6

After searching the forums I have come up with the following but its not working :/

I have a table with the following;

ID |   Strings     
123|   abc fgh dwd   
243|   dfs dfd dfg  
353|   dfs  
424|   dfd dfw  
523|    
.  
.  
. 

Please not that there is around 20,000 rows my other option is to write a stored procedure to do this ...Basically I need to split the strings up so there is a row for each one like this

ID |  Strings  
123| abc  
123| fgh  
123| dwd  
243| dfs  

and so on...

this is what I have.

create table Temp AS   
SELECT ID, strings   
From mytable;  

SELECT DISTINCT ID, trim(regexp_substr(str, '[^ ]+', 1, level)) str  
FROM (SELECT ID, strings str FROM temp) t  
CONNECT BY instr(str, ' ', 1, level -1) >0  
ORDER BY ID;  

Any help is appreciated

Grant McKinnon
  • 445
  • 3
  • 7
  • 17
  • The only ways I can think to do that would be very inefficient. Is there a reason you can't do this in a programming language after receiving the initial response from the DB? – Sam Oct 16 '14 at 15:57

3 Answers3

10

This should do the trick:

SELECT DISTINCT ID, regexp_substr("Strings", '[^ ]+', 1, LEVEL)
FROM T
CONNECT BY regexp_substr("Strings", '[^ ]+', 1, LEVEL) IS NOT NULL
ORDER BY ID;

Notice how I used regexp_substr in the connect by clause too. This is to deal with the case of multiple spaces.

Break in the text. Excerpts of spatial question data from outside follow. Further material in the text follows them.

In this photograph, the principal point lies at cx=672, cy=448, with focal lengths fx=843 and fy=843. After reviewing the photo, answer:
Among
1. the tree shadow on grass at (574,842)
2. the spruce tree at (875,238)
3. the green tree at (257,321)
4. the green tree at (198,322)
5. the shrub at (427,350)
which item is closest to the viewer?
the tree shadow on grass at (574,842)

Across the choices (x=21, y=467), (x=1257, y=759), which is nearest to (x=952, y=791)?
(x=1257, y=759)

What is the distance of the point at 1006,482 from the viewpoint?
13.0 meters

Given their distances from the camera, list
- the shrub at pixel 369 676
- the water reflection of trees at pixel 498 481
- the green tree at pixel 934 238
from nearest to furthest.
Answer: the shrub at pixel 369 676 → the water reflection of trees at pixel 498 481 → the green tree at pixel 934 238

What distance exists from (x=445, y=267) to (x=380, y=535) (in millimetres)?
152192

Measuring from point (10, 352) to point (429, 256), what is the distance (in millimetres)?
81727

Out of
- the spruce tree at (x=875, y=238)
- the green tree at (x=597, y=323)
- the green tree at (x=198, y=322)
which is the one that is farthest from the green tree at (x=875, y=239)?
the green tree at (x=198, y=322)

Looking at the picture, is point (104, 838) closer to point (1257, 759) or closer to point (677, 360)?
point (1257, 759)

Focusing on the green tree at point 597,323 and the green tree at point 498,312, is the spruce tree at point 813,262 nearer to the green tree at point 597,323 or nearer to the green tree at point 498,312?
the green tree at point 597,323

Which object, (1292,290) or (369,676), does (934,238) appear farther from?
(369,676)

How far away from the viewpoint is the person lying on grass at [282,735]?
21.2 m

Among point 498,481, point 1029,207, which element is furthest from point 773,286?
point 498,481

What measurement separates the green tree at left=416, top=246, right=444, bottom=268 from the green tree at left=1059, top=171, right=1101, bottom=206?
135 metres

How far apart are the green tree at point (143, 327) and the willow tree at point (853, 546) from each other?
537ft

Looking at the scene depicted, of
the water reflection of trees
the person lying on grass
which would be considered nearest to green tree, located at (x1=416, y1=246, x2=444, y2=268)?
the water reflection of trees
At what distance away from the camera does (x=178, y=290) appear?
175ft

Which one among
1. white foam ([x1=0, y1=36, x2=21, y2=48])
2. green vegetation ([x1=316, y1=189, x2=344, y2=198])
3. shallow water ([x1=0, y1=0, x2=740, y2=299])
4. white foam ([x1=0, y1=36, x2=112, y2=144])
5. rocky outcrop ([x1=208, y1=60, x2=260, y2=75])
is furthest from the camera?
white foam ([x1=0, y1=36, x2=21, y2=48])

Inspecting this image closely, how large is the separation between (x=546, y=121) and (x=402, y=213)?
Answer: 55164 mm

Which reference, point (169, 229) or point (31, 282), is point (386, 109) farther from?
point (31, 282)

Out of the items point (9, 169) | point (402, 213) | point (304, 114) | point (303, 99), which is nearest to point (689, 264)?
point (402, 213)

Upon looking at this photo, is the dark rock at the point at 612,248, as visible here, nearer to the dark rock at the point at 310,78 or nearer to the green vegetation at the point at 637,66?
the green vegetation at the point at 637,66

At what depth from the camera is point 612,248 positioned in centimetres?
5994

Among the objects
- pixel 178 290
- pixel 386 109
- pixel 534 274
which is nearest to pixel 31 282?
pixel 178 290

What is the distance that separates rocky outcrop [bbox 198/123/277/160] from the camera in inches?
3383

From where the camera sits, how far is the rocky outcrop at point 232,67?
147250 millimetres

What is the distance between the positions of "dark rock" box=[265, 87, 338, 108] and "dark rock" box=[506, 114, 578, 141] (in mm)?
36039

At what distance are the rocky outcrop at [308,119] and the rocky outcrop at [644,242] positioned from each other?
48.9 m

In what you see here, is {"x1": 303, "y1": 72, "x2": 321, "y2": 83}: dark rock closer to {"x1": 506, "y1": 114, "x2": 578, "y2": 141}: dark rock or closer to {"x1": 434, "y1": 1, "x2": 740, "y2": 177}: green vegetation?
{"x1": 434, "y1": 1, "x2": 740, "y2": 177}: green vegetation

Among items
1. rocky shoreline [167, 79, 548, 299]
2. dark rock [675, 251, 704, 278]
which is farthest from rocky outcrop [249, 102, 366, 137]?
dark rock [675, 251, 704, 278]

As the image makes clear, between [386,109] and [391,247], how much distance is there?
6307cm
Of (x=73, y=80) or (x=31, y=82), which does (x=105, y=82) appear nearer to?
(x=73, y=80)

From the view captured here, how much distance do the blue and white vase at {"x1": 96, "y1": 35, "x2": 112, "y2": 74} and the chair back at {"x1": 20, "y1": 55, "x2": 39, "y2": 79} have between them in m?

If you have a predictable upper bound on the number of items per line, it might worth comparing the performances of the recursive query above with a simple CROSS JOIN:

WITH N as (SELECT LEVEL POS FROM DUAL CONNECT BY LEVEL < 10)
--                                                       ^^
--                                                 up to 10 substrings
SELECT ID, regexp_substr("Strings", '[^ ]+', 1, POS)
FROM T CROSS JOIN N
WHERE regexp_substr("Strings", '[^ ]+', 1, POS) IS NOT NULL
ORDER BY ID;

See http://sqlfiddle.com/#!4/444e3/1 for a live demo

Sylvain Leroux
  • 50,096
  • 7
  • 103
  • 125
  • This is how I thought to do it but it doesn't seem to accept the attribute Strings in the " " It tells me its a invalid identifier – Grant McKinnon Oct 17 '14 at 00:45
  • @Grant _"the attribute Strings [...] It tells me its a invalid identifier"_ FWIW, when quoted, identifiers are case sensitive. Maybe that's your issue? Or a simple typo? If not, that's very strange?!? If you can't fix it yourself, maybe worth _asking an other question_ focusing on that issue only, and mentioning the exact structure of your table, your attempted query and the very precise error code and message produced by your version of Oracle. – Sylvain Leroux Oct 17 '14 at 08:05
  • 1
    All good I got this to work thank you It was a typo on my end – Grant McKinnon Oct 19 '14 at 04:21
  • @SylvainLeroux You could remove the dependency upon predictability of the number of items per line using `sys.odciNumberList` and a simple join. There are many other ways, however, performance might be a factor. You could have a look at [Split comma delimited strings in a table](http://lalitkumarb.wordpress.com/2015/03/04/split-comma-delimited-strings-in-a-table-using-oracle-sql/). I have added few examples in my answer too. – Lalit Kumar B Jun 04 '15 at 05:31
8

A more flexible and better solution which:

  • doesn't depend upon the predictability of the number of items per line.
  • doesn't depend on the ID column, the solution gives correct result irrespective of the number of column.
  • doesn't even depend upon the DISTINCT keyword.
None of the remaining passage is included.